I Am An Angry Person
I am angry. I am an angry woman. I am an angry person.
I am enraged by the traumtatic events I was subjected to. I am incensed by how people responded to my evident distress at the time. I am furious with the perpetrators and enablers refusal to accept responsibility for the affect their actions have had on my mental health. I am livid that my resulting psychological needs have been dismissed and continue to go dismissed by some.
I am fuming over the hundreds of times I have been taken advantage of and, more to the point, all the times I have allowed people to take advantage because I was too concerned with hurting their feelings or because I was afraid of making a scene (#metoo) or of being perceived as a bitch. I am angry with myself for the times I didn’t call someone out because I was too concerned with being “nice”
I am incandescent with how my eldest was treated by his classmates for four years. I am irate with the school staffs reassurances that all was well when they knew it was not.
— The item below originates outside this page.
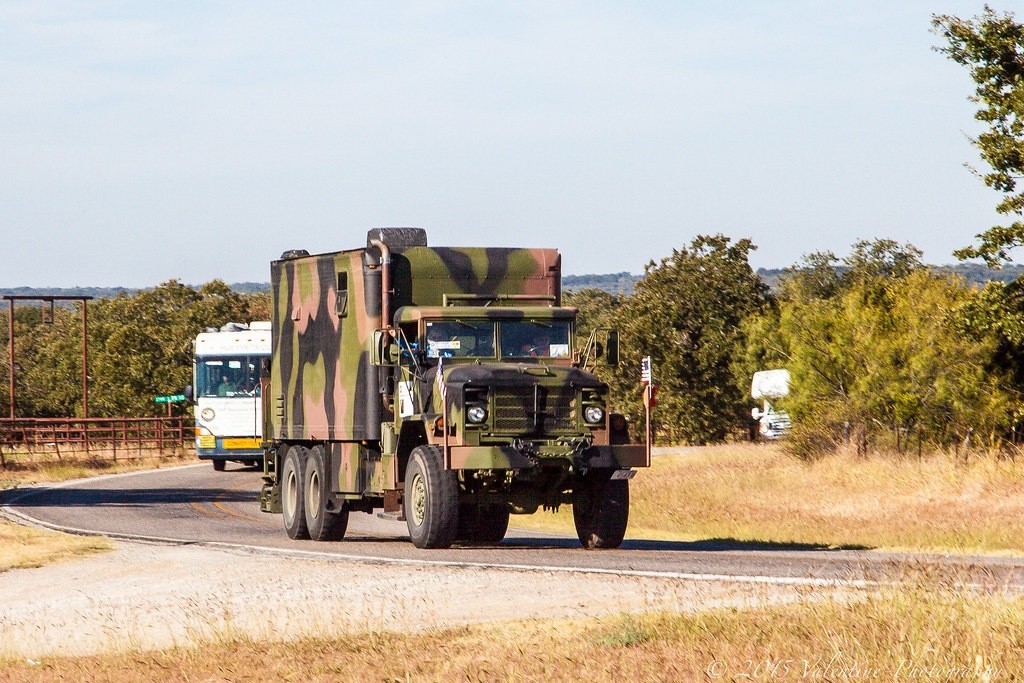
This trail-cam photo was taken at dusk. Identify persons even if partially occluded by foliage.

I am beside myself over the complete lack of support he received for the areas in which he struggled with. I am angry with myself for not realising the extent of this in time
I am greatly vexed by the four year school run struggle that impacted us all so negatively. I am angry with myself for not learning to drive yet.
I am seething over the bully who lives on our street who tormented my eldest whilst simultaneously pretending to be his friend and greatly ruined eldests enjoyment of playing outside on the green ideal for outdoor play, if it were not for said bully. Who massively hindered eldests ability to settle in to a new area. I am angry with myself for not choosing another place to live
I am outraged by youngests former nursery multiple attempts to cover up her unhappiness there, rather than admitting there was a problem and helping her thrive. I am angry with myself for allowing myself to be swayed by their reassurances, even though I wasn’t 100% convinced, and subjecting her to days and days of misery.
I am angry that I allowed my instincts to be clouded
I am pissed off with the world. The corruption, the cruelty, the stupidity, the pettiness. The injustice. The violence. The selfishness. The spite. The hate. The hypocrisy. The senselessness. I am angry that I can’t protect myself or my children from exposure to these things
Writing this blog has helped me to identify five major emotions that seem most prevailent in my depression
They are the reaccuring themes throughout.
Its time to abolish the misconception that depression = sadness because it’s not the case at all.
I am depressed and I am many things, some of which I still can’t identify. But Sad is not one of them. I am depressed and I am frustrated, resentful and racked with guilt. But above all I am depressed and I am angry!